“The clicker philosophy – without the clicker”
Sometimes the students who come to our retrieving classes say to us that they certainly enjoyed the class a lot, but they “thought we would use the clicker more”.
In our classes, you can of course use the clicker as much you want, and we also use the clicker as soon as we think that the clicker suits the training – because we do clicker training , but that doesn’t mean that we always have a clicker in our hand when we train our dogs. It is actually not the little box that is the most important thing in our training – it is the way we think – and then act. It is, maybe especially in the gun dog training, not always effective to use the clicker. For example, if you want to reward your dog for stopping 50 yards away when you blow your stop whistle, the dog will probably not hear the click, in such cases it is of course better to just shout, “good” and then go to the dog and reward her or cast her to a reward.
Don’t get us wrong now. In our opinion the clicker is a great instrument, which works a lot better than just “good” when we want to tell our dog that she has done the right thing and that she soon will get her reward. Once you have practiced the timing a bit (most people probably think that it is a little trick in the beginning) it is as if that clicking sound helps a lot and the dogs learn at a lightning speed.
In the basic training, when we teach the dog basic skills such as the hand target, we prefer to use the clicker as a reward marker, because it is easy for the dog to understand exactly what we like in the dog’s behavior. When the dog knows more – the further we get in our training – we often leave the clicker in our pocket. When the dog knows the basics, we begin to put together different behaviors to one behavior and we don’t always need to be as exact when we give the dog a reward. It will come when the job is done. Moreover, the training itself is a reward for many dogs and we don’t need to click when the dog for example is searching.
So, it is not the clicker that is the most important thing in our training – it is the clicker philosophy. But what does that mean? Well, it means that we are constantly looking for the correct behavior so that we can reward it (at the same time we, of course, prevent the dog in a nice way from rewarding herself or do something we don’t like). We do this all the time, not only in our planned training situations, but also in everyday life, because the dogs learn all the time – not just when we think, “Now we are training”.
We build our training on the dog’s own interests and initiative – we call that voluntariness or offered behaviors. It doesn’t mean that the dog should offer a lot of tricks and behaviors all the time (even though we of course reward that sometimes) instead it means that we reward the dog for doing good things without us telling the dog to do so. That is, if the dog takes an initiative to do something we reward it, if we like it. (If we don’t like it we either ignore it completely – if the dog doesn’t get a reward she will not continue with that behavior, because it doesn’t pay off, or we make sure that we teach the dog what we want her to do instead).
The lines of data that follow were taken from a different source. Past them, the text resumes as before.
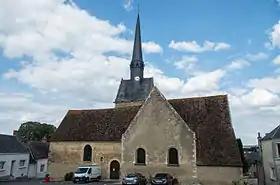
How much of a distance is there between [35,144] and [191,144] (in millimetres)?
27848

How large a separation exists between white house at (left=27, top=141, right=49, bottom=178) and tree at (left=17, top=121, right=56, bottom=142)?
18073mm

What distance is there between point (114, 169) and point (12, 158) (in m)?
15.1

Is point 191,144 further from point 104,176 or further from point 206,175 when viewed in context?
point 104,176

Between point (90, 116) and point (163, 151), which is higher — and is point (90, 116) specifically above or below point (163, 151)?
above

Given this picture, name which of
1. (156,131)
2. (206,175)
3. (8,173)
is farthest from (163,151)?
(8,173)

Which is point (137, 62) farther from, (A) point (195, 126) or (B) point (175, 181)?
(B) point (175, 181)

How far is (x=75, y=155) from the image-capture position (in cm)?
3142

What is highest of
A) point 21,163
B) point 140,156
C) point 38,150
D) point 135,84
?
point 135,84

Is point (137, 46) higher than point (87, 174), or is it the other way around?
point (137, 46)

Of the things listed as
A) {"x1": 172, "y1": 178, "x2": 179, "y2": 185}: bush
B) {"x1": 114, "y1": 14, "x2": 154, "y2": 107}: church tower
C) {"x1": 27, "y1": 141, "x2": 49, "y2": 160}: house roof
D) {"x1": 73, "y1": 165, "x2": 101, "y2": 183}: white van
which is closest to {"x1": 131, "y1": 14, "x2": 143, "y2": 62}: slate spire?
{"x1": 114, "y1": 14, "x2": 154, "y2": 107}: church tower

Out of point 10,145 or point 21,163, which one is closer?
point 10,145

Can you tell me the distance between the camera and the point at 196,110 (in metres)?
29.1

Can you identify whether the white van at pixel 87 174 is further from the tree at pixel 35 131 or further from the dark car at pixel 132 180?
the tree at pixel 35 131

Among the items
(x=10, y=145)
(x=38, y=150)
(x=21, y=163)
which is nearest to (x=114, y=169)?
(x=21, y=163)
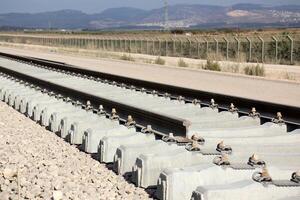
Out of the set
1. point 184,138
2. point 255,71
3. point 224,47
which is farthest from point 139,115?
point 224,47

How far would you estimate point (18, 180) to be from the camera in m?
6.45

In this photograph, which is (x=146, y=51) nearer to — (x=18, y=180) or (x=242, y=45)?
(x=242, y=45)

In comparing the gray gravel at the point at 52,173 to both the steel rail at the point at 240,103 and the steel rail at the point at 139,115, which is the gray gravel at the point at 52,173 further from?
the steel rail at the point at 240,103

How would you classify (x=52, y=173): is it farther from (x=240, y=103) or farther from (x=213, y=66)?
(x=213, y=66)

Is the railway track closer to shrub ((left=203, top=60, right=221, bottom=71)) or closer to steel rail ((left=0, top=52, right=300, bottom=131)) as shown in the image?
steel rail ((left=0, top=52, right=300, bottom=131))

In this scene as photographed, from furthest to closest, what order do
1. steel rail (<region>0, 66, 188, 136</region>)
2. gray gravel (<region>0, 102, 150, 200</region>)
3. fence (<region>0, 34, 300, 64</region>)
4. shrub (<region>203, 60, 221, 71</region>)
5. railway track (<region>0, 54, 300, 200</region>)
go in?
fence (<region>0, 34, 300, 64</region>) < shrub (<region>203, 60, 221, 71</region>) < steel rail (<region>0, 66, 188, 136</region>) < gray gravel (<region>0, 102, 150, 200</region>) < railway track (<region>0, 54, 300, 200</region>)

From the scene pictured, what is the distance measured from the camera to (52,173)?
687 centimetres

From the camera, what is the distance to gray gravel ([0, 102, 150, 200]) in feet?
19.7

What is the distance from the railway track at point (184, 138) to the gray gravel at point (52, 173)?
0.20 metres

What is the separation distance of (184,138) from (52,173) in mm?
1543

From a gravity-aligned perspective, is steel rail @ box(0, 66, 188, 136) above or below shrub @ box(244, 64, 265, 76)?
above

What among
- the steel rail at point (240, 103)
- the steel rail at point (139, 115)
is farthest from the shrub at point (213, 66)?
the steel rail at point (139, 115)

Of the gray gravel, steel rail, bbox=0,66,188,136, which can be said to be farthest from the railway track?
the gray gravel

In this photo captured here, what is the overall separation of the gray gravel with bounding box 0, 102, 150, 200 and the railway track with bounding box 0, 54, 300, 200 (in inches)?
7.8
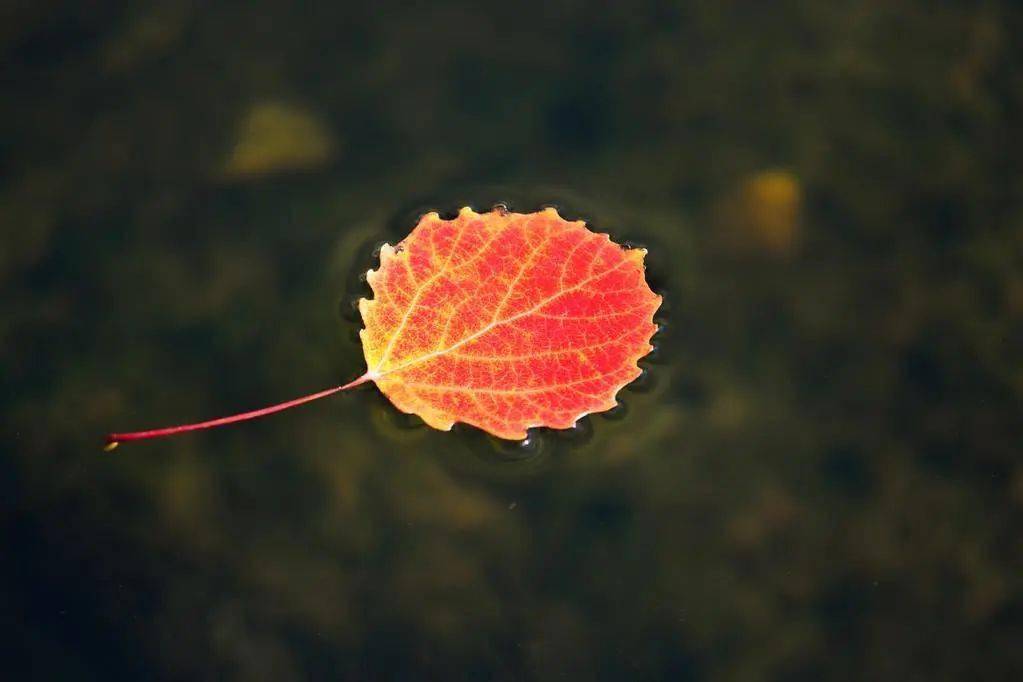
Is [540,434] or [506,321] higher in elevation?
[506,321]

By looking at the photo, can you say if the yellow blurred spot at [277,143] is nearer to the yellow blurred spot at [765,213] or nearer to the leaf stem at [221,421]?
the leaf stem at [221,421]

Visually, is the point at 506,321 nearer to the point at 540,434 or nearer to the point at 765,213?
the point at 540,434

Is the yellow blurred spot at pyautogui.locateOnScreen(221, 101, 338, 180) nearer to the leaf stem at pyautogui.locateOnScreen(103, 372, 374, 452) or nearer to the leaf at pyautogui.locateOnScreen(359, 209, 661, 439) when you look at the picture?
the leaf at pyautogui.locateOnScreen(359, 209, 661, 439)

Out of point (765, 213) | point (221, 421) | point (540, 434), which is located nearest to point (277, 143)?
point (221, 421)

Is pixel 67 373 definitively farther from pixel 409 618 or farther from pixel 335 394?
pixel 409 618

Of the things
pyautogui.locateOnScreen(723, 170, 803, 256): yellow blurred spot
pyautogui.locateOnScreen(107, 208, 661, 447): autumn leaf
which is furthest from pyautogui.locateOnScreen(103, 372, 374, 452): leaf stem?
pyautogui.locateOnScreen(723, 170, 803, 256): yellow blurred spot

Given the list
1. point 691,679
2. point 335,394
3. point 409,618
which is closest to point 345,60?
point 335,394

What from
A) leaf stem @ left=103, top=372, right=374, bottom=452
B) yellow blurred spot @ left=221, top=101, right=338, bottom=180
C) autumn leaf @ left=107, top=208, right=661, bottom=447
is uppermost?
yellow blurred spot @ left=221, top=101, right=338, bottom=180
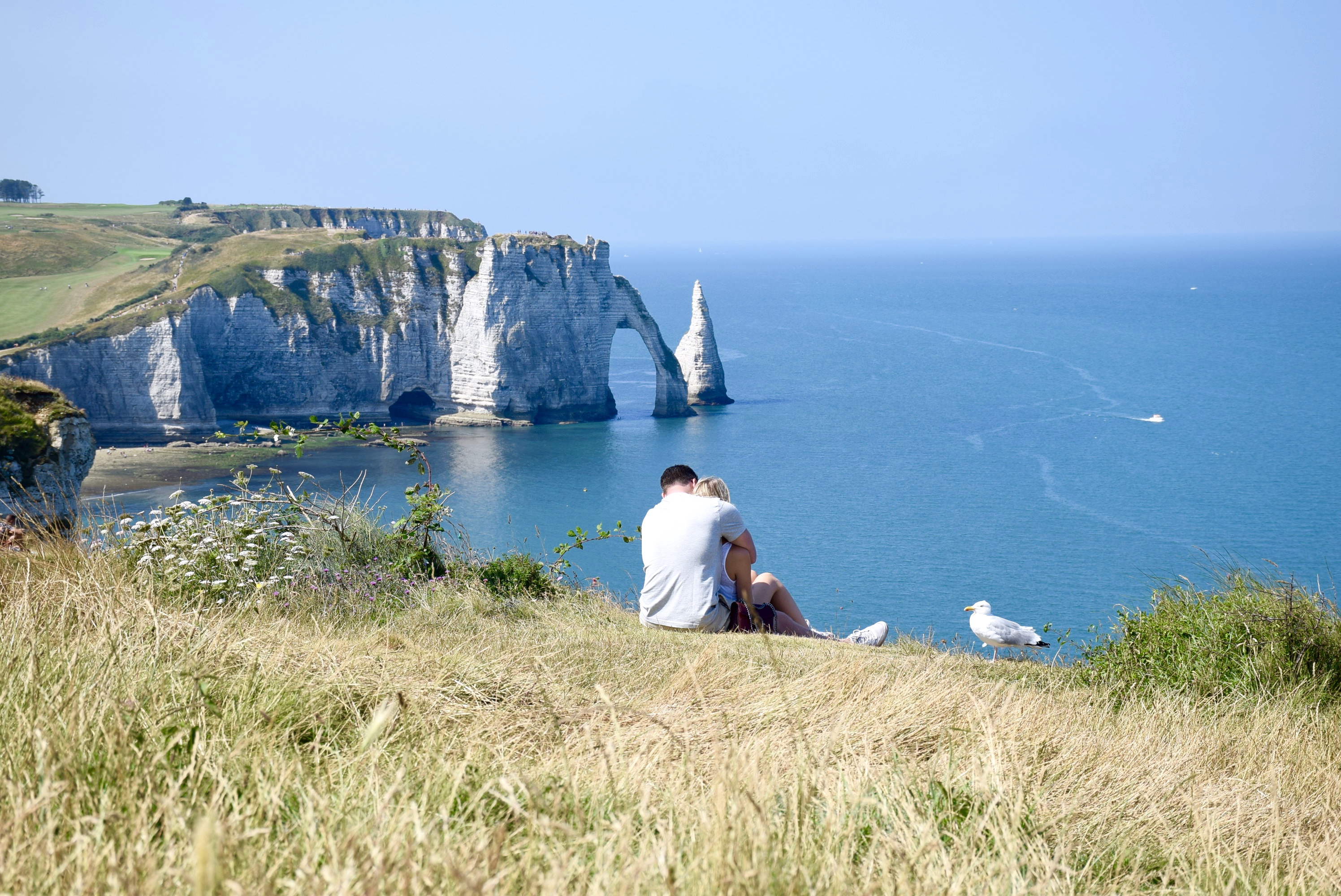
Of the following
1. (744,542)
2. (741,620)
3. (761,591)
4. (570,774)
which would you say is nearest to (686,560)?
(744,542)

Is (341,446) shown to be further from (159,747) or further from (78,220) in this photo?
(159,747)

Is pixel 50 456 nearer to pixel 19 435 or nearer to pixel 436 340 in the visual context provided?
pixel 19 435

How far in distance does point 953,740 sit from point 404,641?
2.24 meters

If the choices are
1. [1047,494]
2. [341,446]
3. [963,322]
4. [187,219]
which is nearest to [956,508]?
[1047,494]

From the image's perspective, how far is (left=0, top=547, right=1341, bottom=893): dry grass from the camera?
6.00ft

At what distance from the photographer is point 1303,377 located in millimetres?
71938

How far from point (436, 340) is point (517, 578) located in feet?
188

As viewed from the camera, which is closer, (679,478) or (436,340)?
(679,478)

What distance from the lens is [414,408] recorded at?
64000 millimetres

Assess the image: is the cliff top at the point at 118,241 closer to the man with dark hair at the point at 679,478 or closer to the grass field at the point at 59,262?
the grass field at the point at 59,262

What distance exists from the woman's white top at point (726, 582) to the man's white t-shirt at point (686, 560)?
205 mm

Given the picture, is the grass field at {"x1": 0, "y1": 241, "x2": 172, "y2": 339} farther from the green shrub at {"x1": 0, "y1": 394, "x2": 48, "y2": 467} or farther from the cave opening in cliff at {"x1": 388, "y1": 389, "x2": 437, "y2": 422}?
the green shrub at {"x1": 0, "y1": 394, "x2": 48, "y2": 467}

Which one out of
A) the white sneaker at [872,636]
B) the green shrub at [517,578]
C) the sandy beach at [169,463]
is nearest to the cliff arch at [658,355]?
the sandy beach at [169,463]

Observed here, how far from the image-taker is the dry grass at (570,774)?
6.00ft
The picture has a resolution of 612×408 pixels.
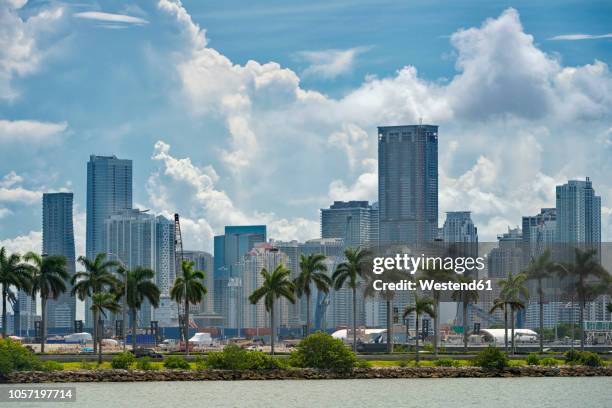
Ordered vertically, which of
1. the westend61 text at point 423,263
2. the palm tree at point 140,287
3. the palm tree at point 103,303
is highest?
the westend61 text at point 423,263

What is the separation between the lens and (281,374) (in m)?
125

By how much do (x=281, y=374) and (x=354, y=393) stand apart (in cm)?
1939

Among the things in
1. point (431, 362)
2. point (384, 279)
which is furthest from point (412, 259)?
point (431, 362)

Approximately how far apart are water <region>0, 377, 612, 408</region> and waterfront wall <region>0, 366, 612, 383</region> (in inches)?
138

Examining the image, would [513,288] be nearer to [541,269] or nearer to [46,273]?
[541,269]

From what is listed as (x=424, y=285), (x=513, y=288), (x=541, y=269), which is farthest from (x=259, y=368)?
(x=541, y=269)

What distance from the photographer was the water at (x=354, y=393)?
3819 inches

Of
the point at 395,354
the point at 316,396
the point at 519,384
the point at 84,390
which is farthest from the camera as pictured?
the point at 395,354

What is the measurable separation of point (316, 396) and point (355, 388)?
11.1m

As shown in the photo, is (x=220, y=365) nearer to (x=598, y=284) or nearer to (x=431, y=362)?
(x=431, y=362)

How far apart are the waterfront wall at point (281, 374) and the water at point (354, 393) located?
3.50m

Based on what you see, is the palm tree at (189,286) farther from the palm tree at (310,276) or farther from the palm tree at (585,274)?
the palm tree at (585,274)

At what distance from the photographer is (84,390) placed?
111 meters

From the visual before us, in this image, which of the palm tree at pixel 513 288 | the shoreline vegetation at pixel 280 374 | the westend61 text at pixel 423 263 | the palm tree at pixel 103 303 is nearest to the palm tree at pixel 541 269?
the palm tree at pixel 513 288
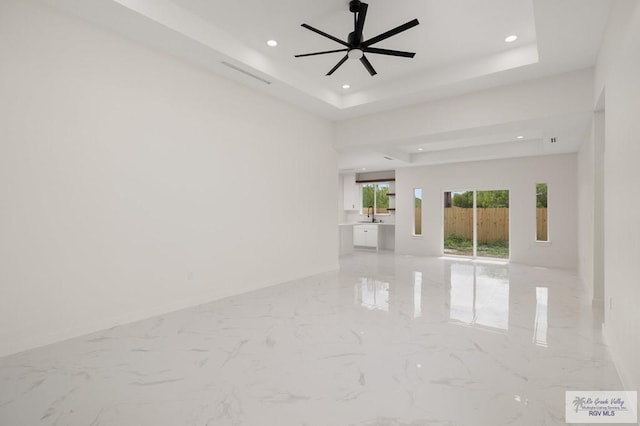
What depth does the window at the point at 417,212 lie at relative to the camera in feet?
31.9

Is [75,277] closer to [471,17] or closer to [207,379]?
[207,379]

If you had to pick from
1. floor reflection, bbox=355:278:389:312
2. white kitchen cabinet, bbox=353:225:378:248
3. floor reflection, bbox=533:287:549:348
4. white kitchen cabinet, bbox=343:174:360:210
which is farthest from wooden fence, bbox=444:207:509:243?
floor reflection, bbox=355:278:389:312

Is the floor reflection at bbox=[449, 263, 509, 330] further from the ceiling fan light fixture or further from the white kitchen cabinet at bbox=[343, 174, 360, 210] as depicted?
the white kitchen cabinet at bbox=[343, 174, 360, 210]

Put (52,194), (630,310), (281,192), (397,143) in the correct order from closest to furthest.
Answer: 1. (630,310)
2. (52,194)
3. (281,192)
4. (397,143)

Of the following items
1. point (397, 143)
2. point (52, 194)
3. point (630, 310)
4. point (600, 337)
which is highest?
point (397, 143)

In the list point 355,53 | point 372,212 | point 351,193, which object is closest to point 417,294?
point 355,53

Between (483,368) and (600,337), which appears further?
(600,337)

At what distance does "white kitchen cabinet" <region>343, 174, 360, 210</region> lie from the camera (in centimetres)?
1149

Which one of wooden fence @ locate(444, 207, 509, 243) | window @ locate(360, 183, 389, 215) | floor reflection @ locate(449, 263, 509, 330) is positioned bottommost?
floor reflection @ locate(449, 263, 509, 330)

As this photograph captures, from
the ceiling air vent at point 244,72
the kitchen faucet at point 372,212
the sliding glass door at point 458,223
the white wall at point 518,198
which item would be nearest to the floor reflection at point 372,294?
the ceiling air vent at point 244,72

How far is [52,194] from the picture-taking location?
3020 mm

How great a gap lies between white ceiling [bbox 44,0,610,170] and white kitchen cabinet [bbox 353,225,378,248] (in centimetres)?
578

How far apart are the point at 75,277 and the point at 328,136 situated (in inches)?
189

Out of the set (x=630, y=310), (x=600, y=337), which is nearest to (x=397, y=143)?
(x=600, y=337)
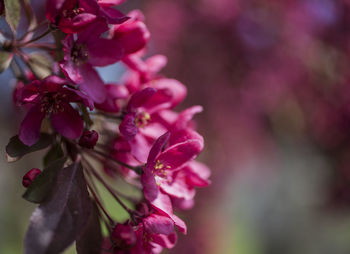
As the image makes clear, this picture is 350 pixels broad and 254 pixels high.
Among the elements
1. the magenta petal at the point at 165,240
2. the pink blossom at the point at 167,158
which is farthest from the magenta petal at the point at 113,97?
the magenta petal at the point at 165,240

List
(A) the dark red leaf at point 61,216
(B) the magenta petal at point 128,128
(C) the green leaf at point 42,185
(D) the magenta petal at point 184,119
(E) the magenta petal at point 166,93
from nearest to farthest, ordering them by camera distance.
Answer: (A) the dark red leaf at point 61,216, (C) the green leaf at point 42,185, (B) the magenta petal at point 128,128, (D) the magenta petal at point 184,119, (E) the magenta petal at point 166,93

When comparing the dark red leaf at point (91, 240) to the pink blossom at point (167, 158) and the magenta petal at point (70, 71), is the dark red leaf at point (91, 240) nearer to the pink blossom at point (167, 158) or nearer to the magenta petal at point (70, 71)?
the pink blossom at point (167, 158)

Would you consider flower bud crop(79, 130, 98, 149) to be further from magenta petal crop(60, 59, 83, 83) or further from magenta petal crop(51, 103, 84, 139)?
magenta petal crop(60, 59, 83, 83)

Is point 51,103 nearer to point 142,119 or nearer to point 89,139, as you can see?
point 89,139

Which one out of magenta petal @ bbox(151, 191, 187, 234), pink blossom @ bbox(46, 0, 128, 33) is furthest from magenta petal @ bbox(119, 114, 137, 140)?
pink blossom @ bbox(46, 0, 128, 33)

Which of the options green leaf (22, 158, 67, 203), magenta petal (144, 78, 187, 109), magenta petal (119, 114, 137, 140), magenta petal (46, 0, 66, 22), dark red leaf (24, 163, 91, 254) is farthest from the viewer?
magenta petal (144, 78, 187, 109)

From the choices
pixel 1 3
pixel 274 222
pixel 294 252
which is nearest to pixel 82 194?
pixel 1 3

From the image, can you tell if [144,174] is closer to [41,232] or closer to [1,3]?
[41,232]
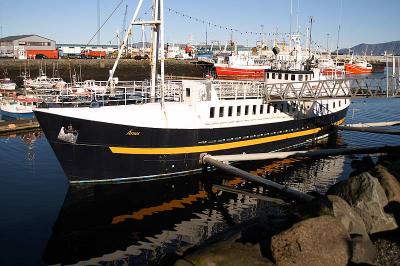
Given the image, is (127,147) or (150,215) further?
(127,147)

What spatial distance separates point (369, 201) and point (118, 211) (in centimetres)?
1259

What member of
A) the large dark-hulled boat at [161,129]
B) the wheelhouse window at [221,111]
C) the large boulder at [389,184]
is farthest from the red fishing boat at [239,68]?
the large boulder at [389,184]

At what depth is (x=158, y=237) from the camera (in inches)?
708

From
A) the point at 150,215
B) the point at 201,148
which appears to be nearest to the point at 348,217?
the point at 150,215

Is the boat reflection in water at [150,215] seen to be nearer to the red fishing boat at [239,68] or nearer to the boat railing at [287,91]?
the boat railing at [287,91]

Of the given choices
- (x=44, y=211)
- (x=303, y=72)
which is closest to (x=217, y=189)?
(x=44, y=211)

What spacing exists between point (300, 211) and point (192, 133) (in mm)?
12435

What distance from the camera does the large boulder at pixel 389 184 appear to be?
15.0 m

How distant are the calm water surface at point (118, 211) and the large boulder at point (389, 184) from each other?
6.23 metres

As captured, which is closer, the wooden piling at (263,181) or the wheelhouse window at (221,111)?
the wooden piling at (263,181)

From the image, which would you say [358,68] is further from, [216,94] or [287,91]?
[216,94]

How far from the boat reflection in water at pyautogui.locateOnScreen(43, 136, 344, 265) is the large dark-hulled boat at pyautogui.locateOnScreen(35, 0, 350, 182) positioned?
1419 mm

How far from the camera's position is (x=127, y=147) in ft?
76.9

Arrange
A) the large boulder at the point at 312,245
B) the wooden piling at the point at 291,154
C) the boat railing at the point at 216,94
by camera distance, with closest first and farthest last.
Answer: the large boulder at the point at 312,245
the boat railing at the point at 216,94
the wooden piling at the point at 291,154
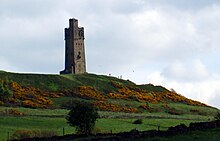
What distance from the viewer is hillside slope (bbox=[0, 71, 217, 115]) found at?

We also make sure to train the dog in small steps so that she always succeeds. The dog learns the behavior from many successful repetitions and after a while the dog feels confident about the behavior. We then use the small parts that the dog has learned to form a complete behavior. We also count the number of successful repetitions – that is, how many times the dog has don the correct behavior – ant that helps us to confirm how well the dog knows the behavior. If the dog gets it wrong many times, we simplify. If the behavior is correct we make the exercise a little more difficult. A good rule of thumb is that four out of five repetitions should be correct before we increase the difficulty.
The clicker philosophy in brief:
- Reward the correct behavior (and prevent the dog from rewarding herself) – and choose a reward that the dog really likes!
- Encourage the dog to take her own initiative (voluntariness).
- Reward marker – somehow we must mark that the dog has done the correct behavior, either with a clicker, with words, or some other signal.
- We focus on the fact that the dog should be successful when she does the exercise. This means that we plan the exercise so that we are almost sure that the dog will succeed. If the dog does the exercise correctly four out of five times we make it a little more difficult and if the dog gets it wrong, we make it a little easier.
As a bonus, we get dogs that love to train and that engage in all the exercises because they think it is so fun. Moreover, we become happy ourselves, because we look for good things all the time! The clicker philosophy is not something that we put away now and then; it is something that we have with us all the time – with or without the little clicker.